Work required
Set down, exactly as they appear, the line containing "New Zealand, site EFD_DCAMF02, 2020-08-17" and all subsequent lines through the end of the material below.

Task input
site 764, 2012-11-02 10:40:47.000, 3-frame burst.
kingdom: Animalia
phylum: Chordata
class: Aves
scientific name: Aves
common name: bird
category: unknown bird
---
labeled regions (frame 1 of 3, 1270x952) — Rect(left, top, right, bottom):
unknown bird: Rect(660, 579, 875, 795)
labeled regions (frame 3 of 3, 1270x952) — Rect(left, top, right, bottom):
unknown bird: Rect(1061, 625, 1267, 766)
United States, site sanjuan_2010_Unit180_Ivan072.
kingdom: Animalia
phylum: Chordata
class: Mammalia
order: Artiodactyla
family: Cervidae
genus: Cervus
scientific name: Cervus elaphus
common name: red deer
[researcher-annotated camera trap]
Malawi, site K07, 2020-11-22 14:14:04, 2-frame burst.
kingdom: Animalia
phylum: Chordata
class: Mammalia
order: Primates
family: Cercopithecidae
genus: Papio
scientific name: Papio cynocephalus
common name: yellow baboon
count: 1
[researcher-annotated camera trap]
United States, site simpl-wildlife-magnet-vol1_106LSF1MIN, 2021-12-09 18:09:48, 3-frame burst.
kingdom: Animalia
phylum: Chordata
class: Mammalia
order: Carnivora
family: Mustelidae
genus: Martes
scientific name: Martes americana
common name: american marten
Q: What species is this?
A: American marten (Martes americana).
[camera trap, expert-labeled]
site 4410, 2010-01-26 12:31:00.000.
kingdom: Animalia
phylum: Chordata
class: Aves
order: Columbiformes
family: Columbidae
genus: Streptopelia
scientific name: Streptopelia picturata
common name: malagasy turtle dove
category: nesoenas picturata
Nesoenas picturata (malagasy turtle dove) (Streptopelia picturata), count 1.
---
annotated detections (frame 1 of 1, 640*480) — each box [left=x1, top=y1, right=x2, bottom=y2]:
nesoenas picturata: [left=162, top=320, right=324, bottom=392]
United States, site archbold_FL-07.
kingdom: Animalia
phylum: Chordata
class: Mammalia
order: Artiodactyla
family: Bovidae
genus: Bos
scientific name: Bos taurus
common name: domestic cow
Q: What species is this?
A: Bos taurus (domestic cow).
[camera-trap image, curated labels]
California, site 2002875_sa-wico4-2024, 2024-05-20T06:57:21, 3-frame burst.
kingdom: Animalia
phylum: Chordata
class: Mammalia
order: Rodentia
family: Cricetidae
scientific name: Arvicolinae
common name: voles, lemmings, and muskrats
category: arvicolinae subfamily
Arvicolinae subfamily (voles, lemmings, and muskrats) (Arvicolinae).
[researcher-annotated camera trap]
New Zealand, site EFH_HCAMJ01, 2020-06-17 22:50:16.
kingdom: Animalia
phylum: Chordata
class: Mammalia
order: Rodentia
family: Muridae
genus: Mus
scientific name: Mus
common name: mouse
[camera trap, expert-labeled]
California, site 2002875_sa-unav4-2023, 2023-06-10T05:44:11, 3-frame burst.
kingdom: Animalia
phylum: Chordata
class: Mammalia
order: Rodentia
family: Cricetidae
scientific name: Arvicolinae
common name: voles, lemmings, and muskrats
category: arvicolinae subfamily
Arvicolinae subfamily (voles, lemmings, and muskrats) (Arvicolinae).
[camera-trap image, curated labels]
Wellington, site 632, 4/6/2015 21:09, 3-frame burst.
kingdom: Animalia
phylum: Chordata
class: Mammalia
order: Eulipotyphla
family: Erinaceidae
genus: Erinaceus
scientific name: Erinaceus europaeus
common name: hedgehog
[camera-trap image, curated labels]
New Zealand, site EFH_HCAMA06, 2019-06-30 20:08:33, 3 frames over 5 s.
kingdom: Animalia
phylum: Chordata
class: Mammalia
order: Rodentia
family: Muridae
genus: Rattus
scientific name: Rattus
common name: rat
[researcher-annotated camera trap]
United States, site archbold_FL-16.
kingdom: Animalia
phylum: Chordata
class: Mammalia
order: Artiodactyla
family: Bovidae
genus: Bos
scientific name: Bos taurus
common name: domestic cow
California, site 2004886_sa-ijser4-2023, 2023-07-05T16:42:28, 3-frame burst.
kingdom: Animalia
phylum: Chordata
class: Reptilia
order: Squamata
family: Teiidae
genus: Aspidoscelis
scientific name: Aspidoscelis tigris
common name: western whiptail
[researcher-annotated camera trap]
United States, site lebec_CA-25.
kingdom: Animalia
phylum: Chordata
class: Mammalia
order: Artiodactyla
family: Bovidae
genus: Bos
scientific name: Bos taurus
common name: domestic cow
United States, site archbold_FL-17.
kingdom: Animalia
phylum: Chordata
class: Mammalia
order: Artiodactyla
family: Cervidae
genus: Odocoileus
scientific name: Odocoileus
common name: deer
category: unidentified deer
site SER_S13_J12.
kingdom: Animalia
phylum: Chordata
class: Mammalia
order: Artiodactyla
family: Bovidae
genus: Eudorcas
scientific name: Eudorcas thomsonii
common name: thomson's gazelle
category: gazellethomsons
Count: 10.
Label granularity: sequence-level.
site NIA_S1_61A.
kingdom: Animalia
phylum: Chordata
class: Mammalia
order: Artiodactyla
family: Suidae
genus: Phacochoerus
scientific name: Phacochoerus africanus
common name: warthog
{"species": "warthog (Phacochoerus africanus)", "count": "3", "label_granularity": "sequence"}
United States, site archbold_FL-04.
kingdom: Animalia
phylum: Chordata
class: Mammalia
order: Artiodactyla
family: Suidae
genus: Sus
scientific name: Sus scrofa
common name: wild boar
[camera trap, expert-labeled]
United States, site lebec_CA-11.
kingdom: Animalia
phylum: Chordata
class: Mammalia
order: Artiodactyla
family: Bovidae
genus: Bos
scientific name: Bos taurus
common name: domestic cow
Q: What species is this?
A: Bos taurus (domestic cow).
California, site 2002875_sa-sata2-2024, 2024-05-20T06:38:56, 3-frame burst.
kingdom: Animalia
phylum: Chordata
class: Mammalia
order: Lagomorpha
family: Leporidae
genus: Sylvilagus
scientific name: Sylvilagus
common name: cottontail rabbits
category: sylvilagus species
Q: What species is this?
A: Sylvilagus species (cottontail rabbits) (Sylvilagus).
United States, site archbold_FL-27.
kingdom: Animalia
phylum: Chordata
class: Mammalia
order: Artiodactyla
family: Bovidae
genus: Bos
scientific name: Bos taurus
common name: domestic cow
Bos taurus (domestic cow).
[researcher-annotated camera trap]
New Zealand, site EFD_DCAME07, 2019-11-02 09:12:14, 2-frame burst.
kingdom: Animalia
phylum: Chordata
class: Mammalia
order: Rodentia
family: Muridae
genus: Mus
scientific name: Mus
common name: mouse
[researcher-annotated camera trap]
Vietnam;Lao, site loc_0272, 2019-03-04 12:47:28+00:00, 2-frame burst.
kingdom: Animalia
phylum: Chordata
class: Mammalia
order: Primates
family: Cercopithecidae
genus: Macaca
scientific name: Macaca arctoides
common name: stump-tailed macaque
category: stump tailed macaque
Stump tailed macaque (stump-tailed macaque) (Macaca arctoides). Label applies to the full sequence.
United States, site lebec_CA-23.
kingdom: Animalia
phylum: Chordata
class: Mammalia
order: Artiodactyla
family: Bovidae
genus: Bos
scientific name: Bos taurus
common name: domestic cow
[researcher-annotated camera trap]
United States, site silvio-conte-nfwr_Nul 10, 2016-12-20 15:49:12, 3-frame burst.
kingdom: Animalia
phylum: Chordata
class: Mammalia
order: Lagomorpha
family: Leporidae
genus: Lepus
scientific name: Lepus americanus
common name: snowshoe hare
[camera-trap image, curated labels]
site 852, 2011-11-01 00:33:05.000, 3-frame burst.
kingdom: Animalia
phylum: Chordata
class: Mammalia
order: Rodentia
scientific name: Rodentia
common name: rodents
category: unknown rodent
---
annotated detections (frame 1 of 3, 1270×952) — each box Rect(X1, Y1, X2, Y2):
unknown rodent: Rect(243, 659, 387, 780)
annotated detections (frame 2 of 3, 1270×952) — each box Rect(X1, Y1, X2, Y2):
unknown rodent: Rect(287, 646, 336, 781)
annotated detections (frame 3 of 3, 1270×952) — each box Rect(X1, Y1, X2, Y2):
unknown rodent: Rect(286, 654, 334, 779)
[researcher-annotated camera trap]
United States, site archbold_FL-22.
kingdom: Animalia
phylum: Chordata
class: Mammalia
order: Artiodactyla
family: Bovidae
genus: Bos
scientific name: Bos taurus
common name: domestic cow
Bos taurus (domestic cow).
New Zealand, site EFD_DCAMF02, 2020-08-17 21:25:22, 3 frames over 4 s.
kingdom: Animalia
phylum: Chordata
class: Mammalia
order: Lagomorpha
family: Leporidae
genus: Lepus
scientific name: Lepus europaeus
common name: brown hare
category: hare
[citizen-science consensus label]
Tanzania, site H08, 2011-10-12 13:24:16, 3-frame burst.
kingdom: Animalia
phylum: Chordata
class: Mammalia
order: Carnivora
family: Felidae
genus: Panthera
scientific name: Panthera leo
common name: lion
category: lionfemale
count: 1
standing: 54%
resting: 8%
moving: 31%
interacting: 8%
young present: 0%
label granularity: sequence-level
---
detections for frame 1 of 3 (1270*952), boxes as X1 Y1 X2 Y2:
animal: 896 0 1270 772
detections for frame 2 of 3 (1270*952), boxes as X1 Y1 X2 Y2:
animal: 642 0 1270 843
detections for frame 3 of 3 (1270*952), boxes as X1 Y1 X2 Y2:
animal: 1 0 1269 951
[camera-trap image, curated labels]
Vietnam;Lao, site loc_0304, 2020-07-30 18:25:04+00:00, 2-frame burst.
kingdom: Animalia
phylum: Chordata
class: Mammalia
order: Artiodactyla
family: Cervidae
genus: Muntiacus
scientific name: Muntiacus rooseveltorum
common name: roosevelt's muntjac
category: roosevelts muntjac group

Exercise solution
New Zealand, site EFD_DCAMF02, 2020-08-17 21:25:22, 3 frames over 4 s.
kingdom: Animalia
phylum: Chordata
class: Mammalia
order: Lagomorpha
family: Leporidae
genus: Lepus
scientific name: Lepus europaeus
common name: brown hare
category: hare
[citizen-science consensus label]
Tanzania, site H08, 2011-10-12 13:24:16, 3-frame burst.
kingdom: Animalia
phylum: Chordata
class: Mammalia
order: Carnivora
family: Felidae
genus: Panthera
scientific name: Panthera leo
common name: lion
category: lionfemale
count: 1
standing: 54%
resting: 8%
moving: 31%
interacting: 8%
young present: 0%
label granularity: sequence-level
---
detections for frame 1 of 3 (1270*952), boxes as X1 Y1 X2 Y2:
animal: 896 0 1270 772
detections for frame 2 of 3 (1270*952), boxes as X1 Y1 X2 Y2:
animal: 642 0 1270 843
detections for frame 3 of 3 (1270*952), boxes as X1 Y1 X2 Y2:
animal: 1 0 1269 951
[camera-trap image, curated labels]
Vietnam;Lao, site loc_0304, 2020-07-30 18:25:04+00:00, 2-frame burst.
kingdom: Animalia
phylum: Chordata
class: Mammalia
order: Artiodactyla
family: Cervidae
genus: Muntiacus
scientific name: Muntiacus rooseveltorum
common name: roosevelt's muntjac
category: roosevelts muntjac group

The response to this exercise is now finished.